1. The”Innovators” – These education innovators are always on the cutting edge. They embrace change and work tirelessly to push the envelope. The innovators often do not stay in the same position for long, usually because opportunities are constantly being presented to them. Learn from them quickly because they might not be around (others on this list love when the innovators move on).
2. The “No one listens to me” – These educators are always so close, but no one ever seems to listen. When they interview for positions, they come in second or third. They may feel their ideas are never validated. They get frustrated often, and usually have problems with following through. Usually really good at what they do, the more they feel overlooked, the more disenchanted they become. Sometimes a change of venue, or new leadership can help.
3. The “I’m here for the long haul” – These educators, usually due to their experience, have literally seen it all. In fact, they have seen their share of “innovators” and “passed over” educators. The majority of these educators are very solid in their approach, have a mature view on educating students. They mentor, assist, and ensure they do their part but they don’t need the credit. When asked what they want to do, most will say “I just want to teach” or “I just want to be an administrator.”
4. The “Life Long Learners” – They enter masters programs to … learn. They challenge their mental models of what education is (and isn’t). They love attending workshops, conferences, and professional learning communities. These educators are always there to help, and hope to learn along the way.
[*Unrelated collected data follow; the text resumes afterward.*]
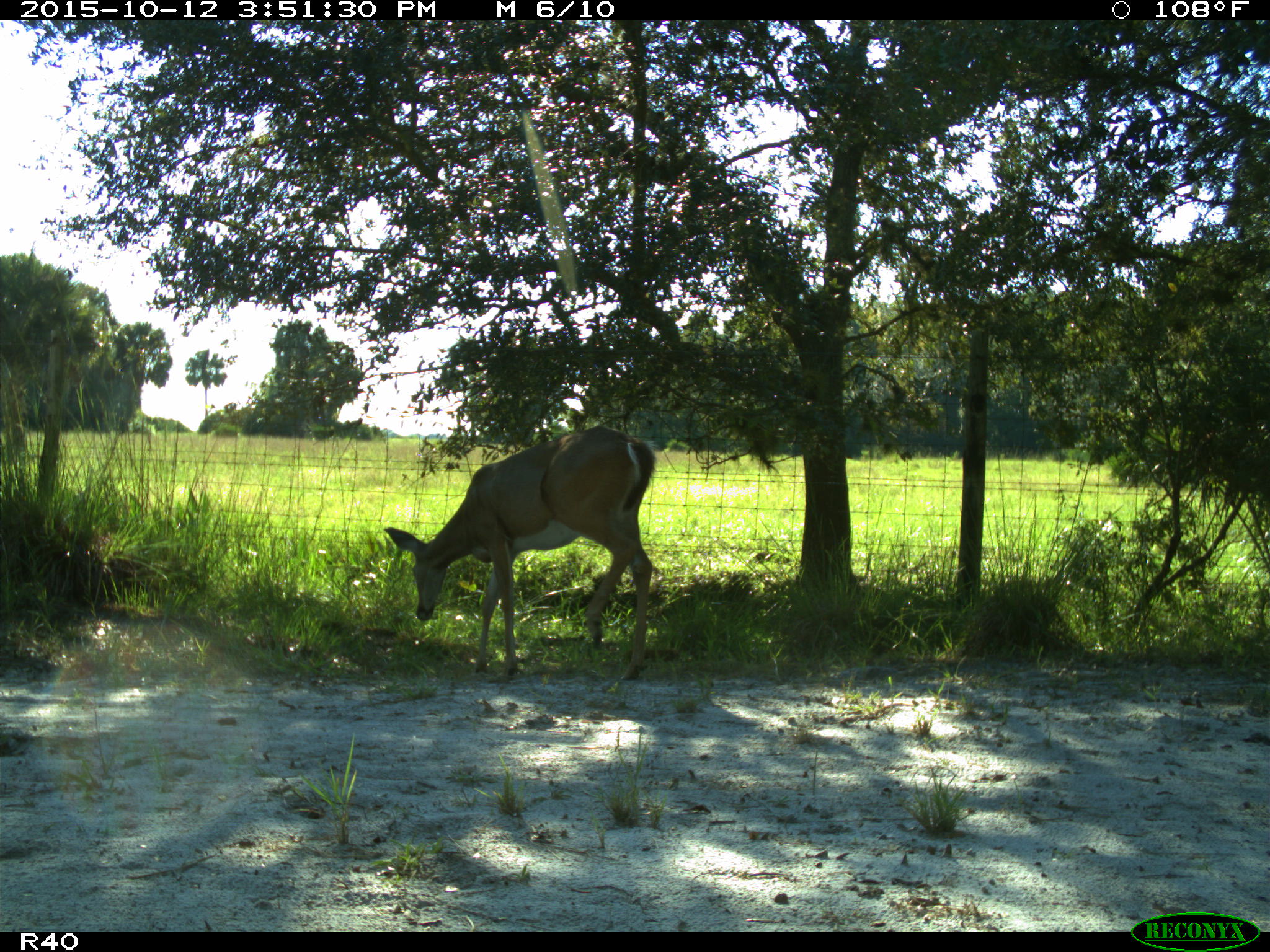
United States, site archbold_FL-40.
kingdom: Animalia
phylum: Chordata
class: Mammalia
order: Artiodactyla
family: Cervidae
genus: Odocoileus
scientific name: Odocoileus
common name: deer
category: unidentified deer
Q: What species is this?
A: Unidentified deer (deer) (Odocoileus).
They love working with innovators, and the “long run” people and can get along with parents, other educators and most of all, students.
5. The “Know it alls” -They know everything, have tried everything, and will let you know. These educators have problems sharing. They have problems sharing the materials, the limelight, information, or anything else they “have.” They probably see the “I”in team. They generally make no apologies for their behavior because they either know it all, have it all, or want it all. If they seek advancement into administration, usually everyone says, “Good luck to those they will supervise.”